I'm a Breast Cancer Activist, by Ann Fonfa
I became an activist two weeks after my initial surgery for Stage One invasive lobular carcinoma of the left breast. That was right after my doctor told me he had removed 18 negative lymph nodes.
Since he had not even mentioned that this surgery would be performed, I was understandably horrified. Three weeks later, I developed lymphedema. So my first actions involved letting women know the dangers of lymphedema and what was known about prevention and treatment.
I chose not to have neither chemotherapy nor radiation. I had read some scientific papers and found that survival was not the issue with radiation. It was a treatment to help prevent local recurrence.
Two years later cancer recurred. I decided to fight back using natural and nontoxic therapies since I had spent the intervening years investigating the area. Back in 1993, there was not much information easily available but I had managed to find out of print books and old studies. I had met with some practitioners and spoken to people who had been diagnosed with cancer years ago.
Tumors continued to develop after the second lumpectomy, I had a third one. Then I decided to get a mastectomy because much of my (formerly large) breast was gone AND doctors seemed to feel now that invasive lobular benefited from mastectomy since cancer cells were all through the breast but rarely visible with mammograms or sonograms. That was certainly the case for me. At this point I have had 24 tumors, all on the left side and only one was visible on a mammogram (and those findings indicated a possibly suspicious lump).
Just 4 months after the first mastectomy, I developed 4 very small tumors on the chest wall. At first my surgeon suggested they were 'nothing'. But I felt that was unlikely. She took them off in her office, quite casually. Pathology reported they were indeed malignant.
She was surprised but told me that all these 'recurrences' were really the original cancer slowly growing out.
In 1996 I developed Paget's Disease of the Nipple on my right breast. It looked like a rash but I showed it to an acupuncturist friend, then an oncologist, then my surgeon.
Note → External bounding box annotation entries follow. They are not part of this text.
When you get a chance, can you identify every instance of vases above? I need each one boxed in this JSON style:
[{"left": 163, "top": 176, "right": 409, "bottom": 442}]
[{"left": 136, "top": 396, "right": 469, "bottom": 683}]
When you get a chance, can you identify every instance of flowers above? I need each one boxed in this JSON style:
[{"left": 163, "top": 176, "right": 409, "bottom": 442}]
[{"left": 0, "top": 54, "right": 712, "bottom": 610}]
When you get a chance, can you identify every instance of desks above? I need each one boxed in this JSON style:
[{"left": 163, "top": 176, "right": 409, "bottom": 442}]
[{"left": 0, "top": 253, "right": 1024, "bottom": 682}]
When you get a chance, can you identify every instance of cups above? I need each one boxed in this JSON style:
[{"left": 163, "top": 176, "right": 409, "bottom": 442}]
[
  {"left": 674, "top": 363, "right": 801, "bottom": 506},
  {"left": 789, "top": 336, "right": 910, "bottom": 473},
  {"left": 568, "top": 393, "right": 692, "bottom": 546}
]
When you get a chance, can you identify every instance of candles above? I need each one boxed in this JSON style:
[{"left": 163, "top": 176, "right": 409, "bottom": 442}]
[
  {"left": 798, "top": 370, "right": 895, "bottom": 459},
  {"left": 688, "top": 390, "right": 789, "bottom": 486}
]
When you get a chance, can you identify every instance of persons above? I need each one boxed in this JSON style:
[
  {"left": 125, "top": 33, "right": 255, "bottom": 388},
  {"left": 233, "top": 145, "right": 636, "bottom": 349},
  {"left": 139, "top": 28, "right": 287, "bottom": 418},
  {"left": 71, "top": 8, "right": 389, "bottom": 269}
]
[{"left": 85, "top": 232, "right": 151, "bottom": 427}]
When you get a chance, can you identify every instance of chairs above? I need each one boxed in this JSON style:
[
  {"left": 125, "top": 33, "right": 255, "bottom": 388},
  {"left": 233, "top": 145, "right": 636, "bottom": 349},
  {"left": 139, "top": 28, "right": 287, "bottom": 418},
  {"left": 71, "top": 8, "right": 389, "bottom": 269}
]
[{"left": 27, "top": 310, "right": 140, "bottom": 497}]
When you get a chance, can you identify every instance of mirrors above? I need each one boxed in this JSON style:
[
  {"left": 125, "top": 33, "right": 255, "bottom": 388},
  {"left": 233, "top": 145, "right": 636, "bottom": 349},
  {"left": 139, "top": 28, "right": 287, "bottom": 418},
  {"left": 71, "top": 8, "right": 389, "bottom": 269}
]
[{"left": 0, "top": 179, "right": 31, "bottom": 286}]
This time I chose to have a mastectomy right away as I was told this was a clear sign that invasive lobular carcinoma had now gone into the second breast.
Happily, that was not true. It was ultimately diagnosed as Stage 0, non-invasive. I called it "my sacrifice to science". I would not have opted for that surgery if I had known going in.
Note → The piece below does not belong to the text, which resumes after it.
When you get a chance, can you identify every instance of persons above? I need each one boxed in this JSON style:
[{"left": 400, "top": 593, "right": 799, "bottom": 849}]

I have continued my program of using natural 'alternative' therapies, even going to Mexico to learn the Gerson therapy. Happily this slow process of improving my immune system and generally strengthening my body has resulted in an absolute, recognizable benefit to my health. I still develop tiny tumors BUT there is NO sign of advancing disease. I am not metastatic but I do have an unusual presentation for an American.
Since I did not follow most of the recommendations made by the doctors, they tell me they just cannot tell how I am doing. That's okay because I can tell them I AM DOING JUST FINE.
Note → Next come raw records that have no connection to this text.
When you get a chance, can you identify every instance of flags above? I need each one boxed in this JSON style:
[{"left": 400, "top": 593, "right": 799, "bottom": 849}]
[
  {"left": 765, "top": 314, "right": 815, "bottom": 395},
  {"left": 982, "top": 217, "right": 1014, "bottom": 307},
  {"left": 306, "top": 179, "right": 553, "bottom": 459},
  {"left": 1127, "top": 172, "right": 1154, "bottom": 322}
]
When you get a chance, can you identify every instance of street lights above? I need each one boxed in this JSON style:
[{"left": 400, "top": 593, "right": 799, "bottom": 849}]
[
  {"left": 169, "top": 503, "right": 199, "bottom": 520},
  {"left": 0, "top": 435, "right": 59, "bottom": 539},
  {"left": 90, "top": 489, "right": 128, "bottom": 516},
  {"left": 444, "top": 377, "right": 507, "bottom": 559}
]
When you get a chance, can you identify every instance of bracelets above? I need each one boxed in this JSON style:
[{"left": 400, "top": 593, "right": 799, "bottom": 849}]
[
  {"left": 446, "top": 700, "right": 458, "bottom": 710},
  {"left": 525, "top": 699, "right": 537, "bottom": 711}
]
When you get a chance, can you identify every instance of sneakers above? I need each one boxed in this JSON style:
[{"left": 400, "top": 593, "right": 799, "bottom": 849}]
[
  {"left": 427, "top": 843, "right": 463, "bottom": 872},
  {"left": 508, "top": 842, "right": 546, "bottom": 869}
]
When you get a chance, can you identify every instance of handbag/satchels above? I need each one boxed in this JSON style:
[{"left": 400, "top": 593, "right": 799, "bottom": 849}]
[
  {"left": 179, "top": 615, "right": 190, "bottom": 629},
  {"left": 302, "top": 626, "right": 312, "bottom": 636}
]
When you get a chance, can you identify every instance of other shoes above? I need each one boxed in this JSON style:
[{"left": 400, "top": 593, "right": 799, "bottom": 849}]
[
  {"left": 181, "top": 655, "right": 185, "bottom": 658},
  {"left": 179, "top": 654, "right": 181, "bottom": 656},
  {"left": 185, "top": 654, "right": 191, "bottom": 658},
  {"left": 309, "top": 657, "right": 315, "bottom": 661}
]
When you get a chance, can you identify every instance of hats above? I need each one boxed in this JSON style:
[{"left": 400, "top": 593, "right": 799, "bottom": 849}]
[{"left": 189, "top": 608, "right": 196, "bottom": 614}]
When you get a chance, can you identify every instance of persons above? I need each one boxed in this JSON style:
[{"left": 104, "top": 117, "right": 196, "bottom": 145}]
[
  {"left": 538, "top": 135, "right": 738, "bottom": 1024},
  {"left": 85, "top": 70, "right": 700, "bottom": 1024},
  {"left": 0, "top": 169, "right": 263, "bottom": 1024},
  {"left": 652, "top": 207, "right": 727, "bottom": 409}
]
I believe so strongly that using natural and non-toxic approaches are useful that I have argued this in Congress and before the Food & Drug Administration. I attend medical conferences trying to interest oncologists and other doctors in the idea of building the body's defenses naturally. In June of 1999 I established a website so that the thousands of cancer patients interested in alternative/complementary medicine can find useful information easily in one location.
Also in June, I found the discussion group called AMAZON. This enabled me to exchange emails with many other women who were using similar methods to my own. We offer each other support and information and it is wonderful. (Send an email email@example.com for information on this group)
The good news is that many cancer centers and local hospitals have begun to offer some complementary therapies. Science is finally recognizing that the immune system does have a large role to play in dealing with cancer and patients are making more informed choices.
As an activist, I know there is lots more to be done but things look quite a bit better than they did in 1993.